Emilie était concentrée sur un portrait à l’aquarelle. Le papier humidifié, elle n’avait pas vraiment le temps de lever les yeux vers Cléo.

— Moi j’en peux plus, je veux du sexe ! J’ai 30 ans l’année prochaine et je suis sèche comme un pruneau.

— Classe et romantique.

Cléo se contenta de ricaner et reprit son manga pour le poser quelques minutes plus tard.

— Ça te dit, on sort ensemble ?

Cette fois Emilie leva son pinceau, ne cachant pas un petit sourire moqueur.

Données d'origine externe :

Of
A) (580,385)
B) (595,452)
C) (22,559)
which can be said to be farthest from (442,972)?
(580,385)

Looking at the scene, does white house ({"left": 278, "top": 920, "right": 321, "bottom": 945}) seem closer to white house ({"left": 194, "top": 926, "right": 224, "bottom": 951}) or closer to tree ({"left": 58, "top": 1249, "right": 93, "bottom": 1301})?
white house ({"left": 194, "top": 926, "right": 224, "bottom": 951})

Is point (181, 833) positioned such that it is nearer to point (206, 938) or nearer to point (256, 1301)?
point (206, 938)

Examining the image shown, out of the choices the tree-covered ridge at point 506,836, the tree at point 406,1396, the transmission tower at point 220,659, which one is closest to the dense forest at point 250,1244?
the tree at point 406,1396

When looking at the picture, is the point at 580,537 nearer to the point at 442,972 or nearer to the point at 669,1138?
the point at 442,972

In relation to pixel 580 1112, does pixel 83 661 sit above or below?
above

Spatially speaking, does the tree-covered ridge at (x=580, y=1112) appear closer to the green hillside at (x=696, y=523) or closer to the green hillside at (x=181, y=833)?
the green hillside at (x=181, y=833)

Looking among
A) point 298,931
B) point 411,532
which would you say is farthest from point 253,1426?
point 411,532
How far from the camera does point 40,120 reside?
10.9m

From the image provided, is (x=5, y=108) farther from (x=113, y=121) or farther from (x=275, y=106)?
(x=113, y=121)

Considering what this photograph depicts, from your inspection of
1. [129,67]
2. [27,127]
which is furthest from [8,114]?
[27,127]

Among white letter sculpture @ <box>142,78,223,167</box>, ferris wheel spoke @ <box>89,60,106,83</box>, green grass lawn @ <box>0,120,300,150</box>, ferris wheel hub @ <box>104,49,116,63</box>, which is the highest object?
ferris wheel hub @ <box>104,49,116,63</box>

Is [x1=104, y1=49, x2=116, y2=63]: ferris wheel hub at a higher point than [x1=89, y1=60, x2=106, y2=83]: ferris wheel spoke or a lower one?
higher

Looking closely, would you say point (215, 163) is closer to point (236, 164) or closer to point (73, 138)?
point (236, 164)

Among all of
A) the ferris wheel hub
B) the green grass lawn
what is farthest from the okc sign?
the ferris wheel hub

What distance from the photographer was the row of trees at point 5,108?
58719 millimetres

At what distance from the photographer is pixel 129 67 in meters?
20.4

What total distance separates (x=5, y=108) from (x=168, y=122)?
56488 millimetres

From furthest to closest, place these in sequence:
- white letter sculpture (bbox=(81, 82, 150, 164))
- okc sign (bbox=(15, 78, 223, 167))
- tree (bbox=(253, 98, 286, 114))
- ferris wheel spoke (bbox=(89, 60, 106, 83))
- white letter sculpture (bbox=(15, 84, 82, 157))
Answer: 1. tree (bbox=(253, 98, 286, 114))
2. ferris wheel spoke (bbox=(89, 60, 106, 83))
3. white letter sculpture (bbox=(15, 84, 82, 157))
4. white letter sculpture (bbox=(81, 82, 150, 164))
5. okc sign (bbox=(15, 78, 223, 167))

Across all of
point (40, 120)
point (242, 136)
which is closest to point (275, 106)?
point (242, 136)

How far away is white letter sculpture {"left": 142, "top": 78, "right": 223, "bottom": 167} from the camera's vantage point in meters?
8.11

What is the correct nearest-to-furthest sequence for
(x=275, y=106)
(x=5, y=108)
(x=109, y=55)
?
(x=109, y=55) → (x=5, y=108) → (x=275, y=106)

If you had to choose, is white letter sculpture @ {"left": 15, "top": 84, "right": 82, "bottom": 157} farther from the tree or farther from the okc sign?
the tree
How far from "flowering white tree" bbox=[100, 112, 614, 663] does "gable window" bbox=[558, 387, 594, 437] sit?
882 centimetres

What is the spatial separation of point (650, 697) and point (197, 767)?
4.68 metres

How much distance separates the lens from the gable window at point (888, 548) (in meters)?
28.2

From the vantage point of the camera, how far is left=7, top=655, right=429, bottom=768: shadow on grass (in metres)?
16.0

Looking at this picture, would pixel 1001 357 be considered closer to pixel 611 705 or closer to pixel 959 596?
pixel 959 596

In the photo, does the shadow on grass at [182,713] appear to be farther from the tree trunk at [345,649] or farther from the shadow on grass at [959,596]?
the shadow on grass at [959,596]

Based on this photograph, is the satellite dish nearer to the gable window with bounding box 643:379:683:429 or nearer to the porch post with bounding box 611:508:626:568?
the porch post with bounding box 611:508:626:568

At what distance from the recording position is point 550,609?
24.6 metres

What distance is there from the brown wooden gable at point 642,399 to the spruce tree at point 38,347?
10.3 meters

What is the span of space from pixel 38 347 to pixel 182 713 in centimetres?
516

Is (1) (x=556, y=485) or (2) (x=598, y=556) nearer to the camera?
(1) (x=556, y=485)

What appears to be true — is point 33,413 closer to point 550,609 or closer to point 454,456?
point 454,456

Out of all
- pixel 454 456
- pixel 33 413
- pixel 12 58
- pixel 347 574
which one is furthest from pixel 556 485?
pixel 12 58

— C’est comment ça que tu me le demandes après trois ans ?

— Que veux-tu, je suis classe et romantique.

Emilie reprit son aquarelle sans cacher son sourire.

— Pourquoi pas juste couché ensemble si c’est du sexe que tu veux ?

— Parce que je veux aussi des câlins.

— Bah voyons.

— Et des cadeaux.

— Évidemment.

— Alors ?

Emilie termina un ombrage du nez et leva à nouveau les yeux. C’est vrai que Cléo était mignonne. Un carré châtain, des yeux noisette en amandes, des taches de rousseur qui couvraient son nez en trompette et des pommettes hautes. Emilie n’avait absolument aucun état d’âme quand à son sexe, surtout dans un monde où les bêtas étaient tous infertiles.

— Oh puis après tout pourquoi pas, dit-elle en reprenant sa peinture.

— Yes ! Je peux t’appeler chérie ?

— Même pas en rêve.

— Ma bouille d’amour ?

— Non plus.

— Mon Lapin ?

— Je suis une bêta

— Mon amour ?

— Continue et je romps avec toi.

— Tu n’es pas drôle.

Emilie lui lança un clin d’œil moqueur. Tout ça pouvait être amusant.